> Requirement
Copy the lines below word for word, leaving out the pictures.

> Supplied entries
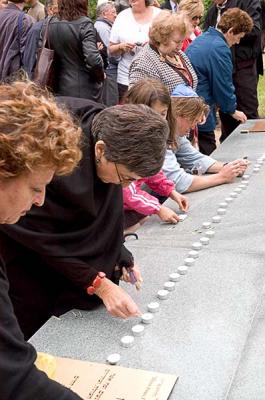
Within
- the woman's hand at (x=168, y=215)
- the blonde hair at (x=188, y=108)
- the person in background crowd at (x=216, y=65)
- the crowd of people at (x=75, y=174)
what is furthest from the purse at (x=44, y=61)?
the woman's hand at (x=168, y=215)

> Expected answer
Within
- the woman's hand at (x=168, y=215)
- the blonde hair at (x=188, y=108)
- the person in background crowd at (x=216, y=65)
- the crowd of people at (x=75, y=174)
what is furthest from the purse at (x=44, y=61)?
the woman's hand at (x=168, y=215)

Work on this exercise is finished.